For instance, on July 6, 2013, San Francisco Giants manager Bruce Bochy submitted a lineup to the umpires with Gregor Blanco leading off, Marco Scutaro batting second, Pablo Sandoval batting third and Buster Posey hitting cleanup. After Blanco got on base and Scutaro made out, Posey improperly stepped to the plate and hit an RBI double to right field, scoring Blanco from third base. However, Los Angeles Dodgers manager Don Mattingly immediately appealed to plate umpire Tony Randazzo for a ruling and after discussion amongst the umpires, Sandoval was declared out for failing to bat in his turn, Blanco was sent back to 3rd base, and Posey, who was removed from the basepaths, came to bat again because he was now the proper batter. This time around, Posey flew out to end the inning, leaving Blanco stranded.
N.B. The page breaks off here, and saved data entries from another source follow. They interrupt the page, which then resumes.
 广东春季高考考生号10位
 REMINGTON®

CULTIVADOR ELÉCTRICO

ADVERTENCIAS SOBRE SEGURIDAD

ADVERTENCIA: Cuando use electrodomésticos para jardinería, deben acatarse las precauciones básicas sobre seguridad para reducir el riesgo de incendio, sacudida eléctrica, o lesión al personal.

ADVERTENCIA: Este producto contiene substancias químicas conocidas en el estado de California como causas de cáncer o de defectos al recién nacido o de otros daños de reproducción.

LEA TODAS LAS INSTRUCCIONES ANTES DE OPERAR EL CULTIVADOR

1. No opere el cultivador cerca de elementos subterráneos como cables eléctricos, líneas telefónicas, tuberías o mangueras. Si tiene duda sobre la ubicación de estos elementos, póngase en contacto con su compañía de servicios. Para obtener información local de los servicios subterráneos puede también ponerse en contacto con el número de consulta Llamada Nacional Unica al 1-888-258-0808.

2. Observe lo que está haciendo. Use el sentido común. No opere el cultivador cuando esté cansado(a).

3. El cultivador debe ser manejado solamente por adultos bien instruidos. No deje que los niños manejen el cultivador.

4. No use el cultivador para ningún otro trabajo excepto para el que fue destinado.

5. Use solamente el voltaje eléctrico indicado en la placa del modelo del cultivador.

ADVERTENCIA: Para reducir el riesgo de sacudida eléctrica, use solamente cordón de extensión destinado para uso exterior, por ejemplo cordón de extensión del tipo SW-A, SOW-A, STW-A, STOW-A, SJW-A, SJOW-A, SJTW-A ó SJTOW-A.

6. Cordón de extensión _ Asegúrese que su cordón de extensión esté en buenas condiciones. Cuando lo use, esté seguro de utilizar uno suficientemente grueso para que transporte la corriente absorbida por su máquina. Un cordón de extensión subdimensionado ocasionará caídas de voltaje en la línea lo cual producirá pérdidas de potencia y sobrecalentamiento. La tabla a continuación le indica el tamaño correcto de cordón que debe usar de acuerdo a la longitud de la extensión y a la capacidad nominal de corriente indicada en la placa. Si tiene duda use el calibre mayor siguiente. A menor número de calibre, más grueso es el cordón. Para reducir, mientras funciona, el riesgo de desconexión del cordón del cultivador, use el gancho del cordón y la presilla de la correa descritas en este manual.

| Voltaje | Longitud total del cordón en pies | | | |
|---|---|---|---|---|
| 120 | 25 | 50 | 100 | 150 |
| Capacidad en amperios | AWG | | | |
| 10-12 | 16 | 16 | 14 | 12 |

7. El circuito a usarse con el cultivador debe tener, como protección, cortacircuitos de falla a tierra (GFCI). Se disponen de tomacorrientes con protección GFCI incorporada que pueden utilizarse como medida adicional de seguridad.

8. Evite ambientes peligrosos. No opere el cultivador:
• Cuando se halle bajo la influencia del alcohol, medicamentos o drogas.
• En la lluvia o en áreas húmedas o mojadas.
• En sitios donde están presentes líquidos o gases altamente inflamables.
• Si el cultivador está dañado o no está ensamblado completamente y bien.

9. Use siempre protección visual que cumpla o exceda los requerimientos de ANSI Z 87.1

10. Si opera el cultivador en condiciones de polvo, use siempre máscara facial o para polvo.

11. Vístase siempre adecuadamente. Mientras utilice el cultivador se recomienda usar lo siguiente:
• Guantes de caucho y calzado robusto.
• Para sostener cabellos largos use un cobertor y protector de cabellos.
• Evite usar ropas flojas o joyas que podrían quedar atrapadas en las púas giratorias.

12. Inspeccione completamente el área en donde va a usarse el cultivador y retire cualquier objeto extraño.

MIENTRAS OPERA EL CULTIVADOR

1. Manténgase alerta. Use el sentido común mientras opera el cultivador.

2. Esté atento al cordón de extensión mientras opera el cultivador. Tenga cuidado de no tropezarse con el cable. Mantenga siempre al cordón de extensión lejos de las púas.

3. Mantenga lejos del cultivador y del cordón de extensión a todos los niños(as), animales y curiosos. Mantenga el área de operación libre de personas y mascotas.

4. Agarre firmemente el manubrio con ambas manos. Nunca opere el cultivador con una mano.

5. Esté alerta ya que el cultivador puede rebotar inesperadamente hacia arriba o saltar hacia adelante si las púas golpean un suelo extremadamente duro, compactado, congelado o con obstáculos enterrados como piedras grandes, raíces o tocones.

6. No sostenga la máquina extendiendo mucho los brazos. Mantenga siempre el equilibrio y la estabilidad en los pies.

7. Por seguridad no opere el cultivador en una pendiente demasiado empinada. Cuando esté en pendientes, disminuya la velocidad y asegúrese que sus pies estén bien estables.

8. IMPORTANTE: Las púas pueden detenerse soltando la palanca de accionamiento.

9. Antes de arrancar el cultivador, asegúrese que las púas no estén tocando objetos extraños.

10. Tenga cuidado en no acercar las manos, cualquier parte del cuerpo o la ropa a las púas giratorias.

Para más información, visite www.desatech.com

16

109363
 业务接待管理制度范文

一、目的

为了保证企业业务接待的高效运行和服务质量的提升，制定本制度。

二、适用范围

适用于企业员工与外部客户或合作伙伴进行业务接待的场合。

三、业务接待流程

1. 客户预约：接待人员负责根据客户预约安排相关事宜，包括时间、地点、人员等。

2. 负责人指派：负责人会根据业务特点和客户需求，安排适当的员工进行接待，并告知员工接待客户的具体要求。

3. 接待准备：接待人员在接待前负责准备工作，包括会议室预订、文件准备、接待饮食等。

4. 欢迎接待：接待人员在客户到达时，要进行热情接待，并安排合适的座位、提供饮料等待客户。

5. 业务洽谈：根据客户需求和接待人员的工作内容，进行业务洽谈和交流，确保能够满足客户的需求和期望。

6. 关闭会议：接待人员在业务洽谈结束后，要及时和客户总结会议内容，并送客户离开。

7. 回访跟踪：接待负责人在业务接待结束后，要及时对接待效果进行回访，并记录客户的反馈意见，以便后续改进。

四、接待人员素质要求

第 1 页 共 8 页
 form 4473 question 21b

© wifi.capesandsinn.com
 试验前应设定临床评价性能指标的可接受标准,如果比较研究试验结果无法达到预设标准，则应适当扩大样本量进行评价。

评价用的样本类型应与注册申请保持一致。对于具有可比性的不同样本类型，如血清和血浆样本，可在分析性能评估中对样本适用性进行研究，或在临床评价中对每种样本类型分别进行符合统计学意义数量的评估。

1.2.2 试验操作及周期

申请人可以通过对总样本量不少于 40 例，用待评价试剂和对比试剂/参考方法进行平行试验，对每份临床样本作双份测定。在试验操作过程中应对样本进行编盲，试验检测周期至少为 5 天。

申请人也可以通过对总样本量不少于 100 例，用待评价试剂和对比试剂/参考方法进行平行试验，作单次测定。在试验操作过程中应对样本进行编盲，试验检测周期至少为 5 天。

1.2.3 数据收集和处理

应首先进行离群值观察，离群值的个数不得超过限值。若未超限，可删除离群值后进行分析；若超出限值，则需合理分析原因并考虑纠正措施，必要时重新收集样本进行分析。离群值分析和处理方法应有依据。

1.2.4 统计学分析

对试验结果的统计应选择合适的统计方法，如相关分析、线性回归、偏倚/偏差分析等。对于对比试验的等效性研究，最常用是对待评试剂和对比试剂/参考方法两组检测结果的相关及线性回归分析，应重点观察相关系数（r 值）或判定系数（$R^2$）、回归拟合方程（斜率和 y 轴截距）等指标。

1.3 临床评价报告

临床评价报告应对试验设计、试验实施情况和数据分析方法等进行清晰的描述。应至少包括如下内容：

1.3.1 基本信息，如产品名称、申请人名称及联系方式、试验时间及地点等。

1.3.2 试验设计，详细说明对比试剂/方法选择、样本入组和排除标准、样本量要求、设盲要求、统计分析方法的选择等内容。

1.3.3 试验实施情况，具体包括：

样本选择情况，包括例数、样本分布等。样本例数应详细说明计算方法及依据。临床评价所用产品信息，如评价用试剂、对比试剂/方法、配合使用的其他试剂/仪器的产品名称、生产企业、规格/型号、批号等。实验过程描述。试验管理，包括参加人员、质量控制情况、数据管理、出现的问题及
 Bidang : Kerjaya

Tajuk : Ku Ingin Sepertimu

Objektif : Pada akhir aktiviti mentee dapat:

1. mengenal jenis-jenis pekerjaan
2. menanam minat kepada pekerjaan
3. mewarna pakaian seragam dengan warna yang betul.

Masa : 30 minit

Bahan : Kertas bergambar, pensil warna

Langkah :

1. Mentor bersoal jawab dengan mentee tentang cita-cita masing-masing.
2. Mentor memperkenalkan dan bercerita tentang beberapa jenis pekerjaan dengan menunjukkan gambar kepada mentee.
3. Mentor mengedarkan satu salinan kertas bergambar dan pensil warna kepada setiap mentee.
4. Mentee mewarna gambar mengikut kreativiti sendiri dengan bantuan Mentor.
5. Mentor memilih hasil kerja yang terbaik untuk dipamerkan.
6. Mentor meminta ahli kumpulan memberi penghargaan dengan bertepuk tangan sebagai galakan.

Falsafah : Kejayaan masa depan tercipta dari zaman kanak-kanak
===Example: An improper batter is legalized===
Abel bats and is put out. Charles then bats out of turn. Charles makes a safe hit, reaching first base. Baker then comes to bat. A strike is pitched to Baker. A member of the defensive team then asks the umpire to make a ruling regarding the improper batting order. RULING: The first pitch to Baker made Charles's turn legal. The proper batter after Charles is Daniel, not Baker. Without penalty, Daniel comes to bat (replacing Baker) and assumes that one-strike count.

===Example: An improper batter causes an out after a previous improper batter was legalized===
Abel bats and is put out. Edward then bats out of turn. Edward reaches first base, and Charles then comes to bat and reaches base. The infraction is discovered by the defensive manager before a pitch is thrown to any subsequent batter, and it is reported to the umpire at that time. RULING: Edward did bat out of turn, but the first pitch to Charles legalized Edward's plate appearance. Therefore, the proper batter after Edward is Frank, so Charles is removed from the bases, Edward is returned to first base, Frank is called out for failing to bat in his proper turn, and George is now the proper batter.

===Example: The proper batter is skipped due to being on base===

Suppose that Charles often bats second but was written as the third batter for this game. Abel bats and is put out. Charles then bats out of turn and makes a safe hit, reaching first base. Baker then bats out of turn and receives a base on balls, advancing Charles to second base. Edward then comes to bat and takes a strike. The defense then appeals to the umpire. RULING: The first pitch to Edward legalized Baker's turn at bat. The proper batter after Baker is Charles, but he is on base, so he is skipped in the order; thus Daniel is now the proper batter. Because Edward's plate appearance had not yet finished, there is no penalty; Daniel comes to bat (replacing Edward) and assumes the one strike Edward received.

In this example, you will notice that the umpire ignores the fact that Charles previously batted out of turn. This underscores the principle that any pitch legalizes all previous turns at bat. Charles's turn at bat became legal when a pitch was thrown to Baker. The umpire needs to consider only Baker and Edward, the last two batters who have received a pitch.

===Example: Substitutions and batting out of turn===

When a substitute enters the game, he takes the written spot of the player whom he replaces. Suppose that George bats and is put out, then a pinch hitter, Stephen, comes to bat. Stephen (a) reports that he is batting for Irwin, or (b) doesn't report. Stephen hits safely and reaches first base. Hooker then comes to bat and hits safely, advancing Stephen. The defense appeals to the umpire that batter was out of turn.

RULING: In (a), Stephen's name replaces Irwin in the batting order. The first pitch to Hooker legalized Stephen's turn at bat. The proper batter after Stephen is Abel. Thus Hooker is removed from the bases for being an improper batter; Stephen returns to first base; Abel is called out for failing to bat in turn, and the proper batter is now Baker.

In (b), since Stephen did not report as a substitute, he legally enters the game in the place of the proper batter. Stephen's name thus replaces Hooker in the order, and Hooker is out of the game. Since Hooker was no longer in the game when he came to bat, he was an illegal substitute and not a batter out of turn. The penalty for this infraction is not related to batting out of turn; it is an illegal substitution.